Modal Aspects of Before

Publication
Oct 23, 2011
[Work published prior to Yahoo]
Abstract

A main characteristic of the sentential complementizer before is that it allows a false statement to act as its subordinate clause (when described as A before B, this would be the B-clause). Such an instance of its use, as in (1), is called a nonveridical. (1) Mozart died before he finished the Requiem. In other cases, though, merely having a false B-clause does not make a sound sentence. A sentence like “David ate lots of ketchup before winning all medals in the Olympics” rings bad to English speakers. Condoravdi & Beaver (2003), along with some following work, attempt to capture both these facts within a possible-worlds-based account. Under their conditions, a before-sentence is true if at the time the A-clause occurred in our world precedes any times where the B-clause occurred in alternative worlds which “branch out” of ours at a minimal time preceding the A-occurrence of our world. If no B-occurrences exist in the alternative set of worlds, the sentence is judged to have no truth value, thus accommodating the “ketchup sentence”. This work claims that this analysis leads to undesirable consequences. By systematically going over its truth conditions when calculated for sentence (1), I prove that if we judge worlds where Mozart managed to work faster and finished the Requiem early are close enough to ours, which I claim they are, then Beaver & Condoravdi (2003) & followers’ account leads to a false prediction. Next I offer my analysis – by reverting to earlier truth conditions for before-sentences and adding a felicity constraint which captures both veridicals and non-veridicals, we arrive at the desired results.

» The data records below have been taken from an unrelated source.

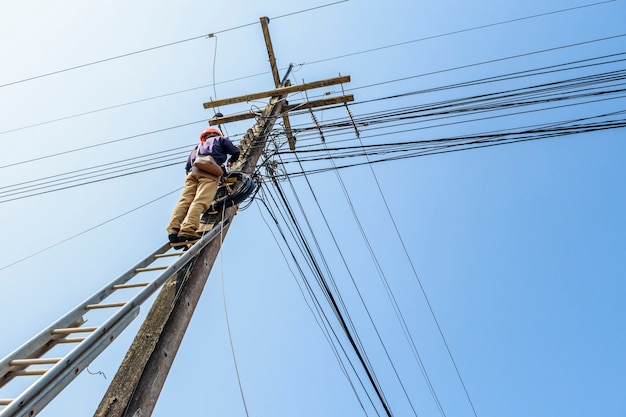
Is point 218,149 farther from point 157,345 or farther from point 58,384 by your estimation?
point 58,384

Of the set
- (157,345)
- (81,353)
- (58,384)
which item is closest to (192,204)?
(157,345)

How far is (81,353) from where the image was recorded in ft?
6.98

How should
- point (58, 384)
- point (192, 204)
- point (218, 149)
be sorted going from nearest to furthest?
point (58, 384) < point (192, 204) < point (218, 149)

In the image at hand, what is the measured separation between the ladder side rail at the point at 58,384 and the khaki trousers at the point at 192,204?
150 cm

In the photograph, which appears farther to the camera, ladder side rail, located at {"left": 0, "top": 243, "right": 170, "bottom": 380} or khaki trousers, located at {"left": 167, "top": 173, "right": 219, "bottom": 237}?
khaki trousers, located at {"left": 167, "top": 173, "right": 219, "bottom": 237}

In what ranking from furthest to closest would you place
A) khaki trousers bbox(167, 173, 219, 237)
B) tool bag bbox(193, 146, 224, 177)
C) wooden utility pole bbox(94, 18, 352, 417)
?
1. tool bag bbox(193, 146, 224, 177)
2. khaki trousers bbox(167, 173, 219, 237)
3. wooden utility pole bbox(94, 18, 352, 417)

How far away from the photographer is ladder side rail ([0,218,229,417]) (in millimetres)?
1737

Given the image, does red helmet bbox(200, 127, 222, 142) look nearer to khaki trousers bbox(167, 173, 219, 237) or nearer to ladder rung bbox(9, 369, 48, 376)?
khaki trousers bbox(167, 173, 219, 237)

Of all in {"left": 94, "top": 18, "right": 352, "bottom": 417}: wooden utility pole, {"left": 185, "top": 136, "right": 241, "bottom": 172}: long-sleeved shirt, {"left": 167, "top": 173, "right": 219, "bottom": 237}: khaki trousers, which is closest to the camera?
{"left": 94, "top": 18, "right": 352, "bottom": 417}: wooden utility pole

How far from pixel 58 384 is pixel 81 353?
0.21m

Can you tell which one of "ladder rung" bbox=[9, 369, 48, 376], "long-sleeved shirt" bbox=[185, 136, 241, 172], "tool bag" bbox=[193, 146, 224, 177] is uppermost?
"long-sleeved shirt" bbox=[185, 136, 241, 172]

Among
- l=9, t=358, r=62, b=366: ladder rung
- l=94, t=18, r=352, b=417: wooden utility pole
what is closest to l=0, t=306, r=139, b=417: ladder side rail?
l=9, t=358, r=62, b=366: ladder rung

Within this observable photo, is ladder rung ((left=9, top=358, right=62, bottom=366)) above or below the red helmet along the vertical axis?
below

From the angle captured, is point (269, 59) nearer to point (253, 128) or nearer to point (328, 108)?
point (328, 108)
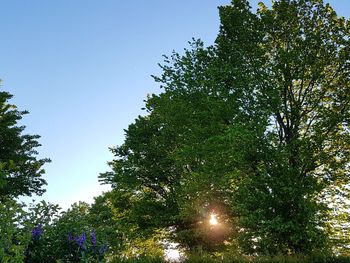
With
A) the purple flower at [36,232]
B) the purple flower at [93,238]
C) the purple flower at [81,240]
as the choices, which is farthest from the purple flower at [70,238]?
the purple flower at [36,232]

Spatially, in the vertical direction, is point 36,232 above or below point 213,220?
below

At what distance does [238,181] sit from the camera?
18453mm

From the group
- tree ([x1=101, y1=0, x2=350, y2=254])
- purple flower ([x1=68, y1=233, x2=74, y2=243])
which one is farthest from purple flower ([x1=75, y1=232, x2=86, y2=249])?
tree ([x1=101, y1=0, x2=350, y2=254])

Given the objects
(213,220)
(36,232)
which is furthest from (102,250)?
(213,220)

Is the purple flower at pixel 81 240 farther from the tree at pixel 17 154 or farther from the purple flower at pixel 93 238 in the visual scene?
Result: the tree at pixel 17 154

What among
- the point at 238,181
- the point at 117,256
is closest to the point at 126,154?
the point at 238,181

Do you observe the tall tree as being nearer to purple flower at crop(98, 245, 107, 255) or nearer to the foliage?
purple flower at crop(98, 245, 107, 255)

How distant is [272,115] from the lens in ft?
58.1


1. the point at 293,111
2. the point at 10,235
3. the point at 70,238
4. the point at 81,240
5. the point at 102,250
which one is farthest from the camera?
the point at 293,111

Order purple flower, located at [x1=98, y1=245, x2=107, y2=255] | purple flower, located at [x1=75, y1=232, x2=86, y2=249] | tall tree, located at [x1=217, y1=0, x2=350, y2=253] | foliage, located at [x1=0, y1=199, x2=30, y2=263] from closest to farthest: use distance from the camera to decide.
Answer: foliage, located at [x1=0, y1=199, x2=30, y2=263]
purple flower, located at [x1=75, y1=232, x2=86, y2=249]
purple flower, located at [x1=98, y1=245, x2=107, y2=255]
tall tree, located at [x1=217, y1=0, x2=350, y2=253]

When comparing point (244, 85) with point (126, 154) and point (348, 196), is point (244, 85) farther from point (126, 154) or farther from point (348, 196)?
point (126, 154)

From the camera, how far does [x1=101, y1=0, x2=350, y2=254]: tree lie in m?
15.4

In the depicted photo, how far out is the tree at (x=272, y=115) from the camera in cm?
1538

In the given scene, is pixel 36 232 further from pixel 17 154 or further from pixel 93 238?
pixel 17 154
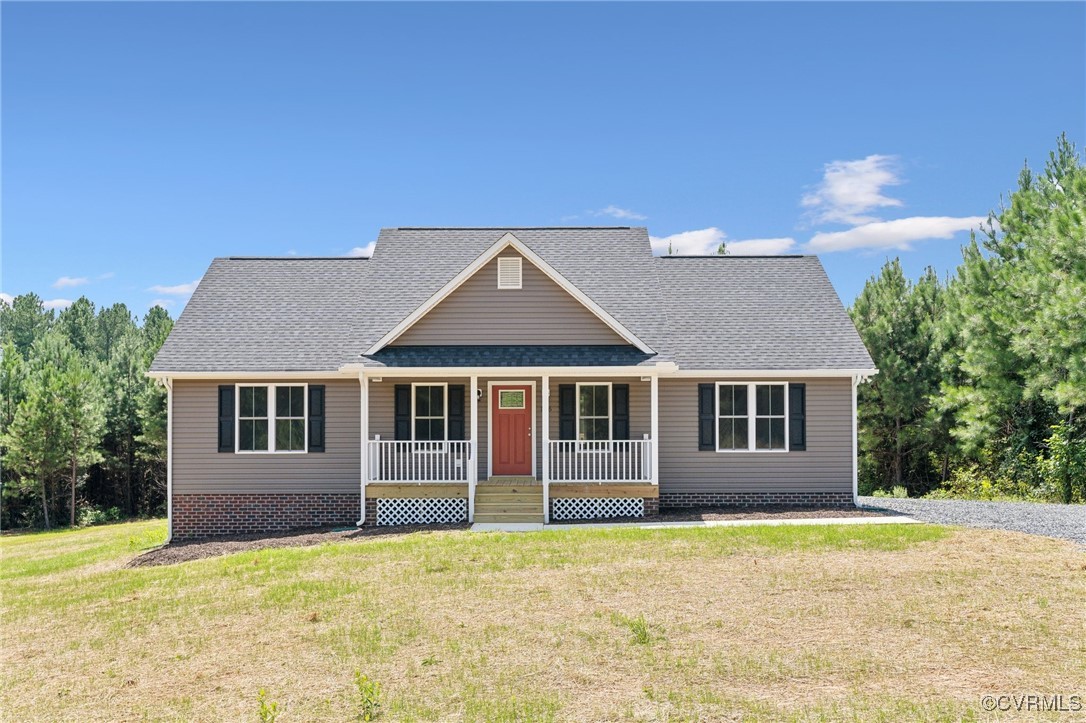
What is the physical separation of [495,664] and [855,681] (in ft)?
11.0

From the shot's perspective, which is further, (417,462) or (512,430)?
(512,430)

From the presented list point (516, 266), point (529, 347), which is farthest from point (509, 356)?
point (516, 266)

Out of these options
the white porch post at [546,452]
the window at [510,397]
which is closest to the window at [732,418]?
the white porch post at [546,452]

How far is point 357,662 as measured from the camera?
8656 mm

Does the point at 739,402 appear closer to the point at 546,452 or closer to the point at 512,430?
the point at 546,452

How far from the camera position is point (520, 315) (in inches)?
738

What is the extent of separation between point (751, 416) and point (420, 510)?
24.3ft

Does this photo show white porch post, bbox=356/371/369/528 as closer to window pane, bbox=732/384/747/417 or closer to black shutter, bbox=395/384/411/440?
black shutter, bbox=395/384/411/440

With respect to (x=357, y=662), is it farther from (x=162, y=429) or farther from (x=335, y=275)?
(x=162, y=429)

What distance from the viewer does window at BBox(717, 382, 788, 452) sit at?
61.8ft


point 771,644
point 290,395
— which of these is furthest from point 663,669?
point 290,395

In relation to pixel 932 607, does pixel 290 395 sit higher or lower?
higher

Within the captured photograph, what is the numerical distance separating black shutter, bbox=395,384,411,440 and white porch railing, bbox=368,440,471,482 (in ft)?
1.28

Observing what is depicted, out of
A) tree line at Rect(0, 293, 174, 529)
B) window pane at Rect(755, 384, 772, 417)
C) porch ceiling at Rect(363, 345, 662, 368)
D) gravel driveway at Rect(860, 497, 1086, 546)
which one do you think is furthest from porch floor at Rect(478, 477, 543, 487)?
tree line at Rect(0, 293, 174, 529)
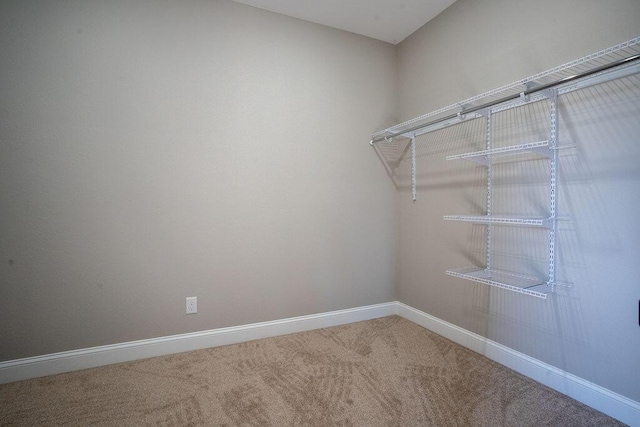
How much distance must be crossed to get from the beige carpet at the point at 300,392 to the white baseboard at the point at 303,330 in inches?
2.1

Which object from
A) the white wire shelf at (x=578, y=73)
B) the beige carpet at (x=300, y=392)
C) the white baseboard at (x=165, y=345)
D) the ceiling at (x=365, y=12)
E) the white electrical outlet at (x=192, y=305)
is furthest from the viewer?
the ceiling at (x=365, y=12)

I then turn to a subclass of nonveridical sentences where interesting phenomena occur. A fine-grained scale of situations are constructed, different by the degree to which the B-clause has been considered a possibility if the A-clause, always an interruption to the completion of B, had not happened in the way it did in our world (defined as Hypothetic Possibility). As a means of dealing with this richer scale I devise an expansion of the common notion of acceptability: Operator-Affected Acceptability. It is the result of calculating the basic felicities of the sentence and a version of the sentence with a sentential operator (in this case, the modal could). The main result of this chapter is that the notions of Hypothetic Possibility and Could-Affected Acceptability are positively correlated: as one grows, so does the other.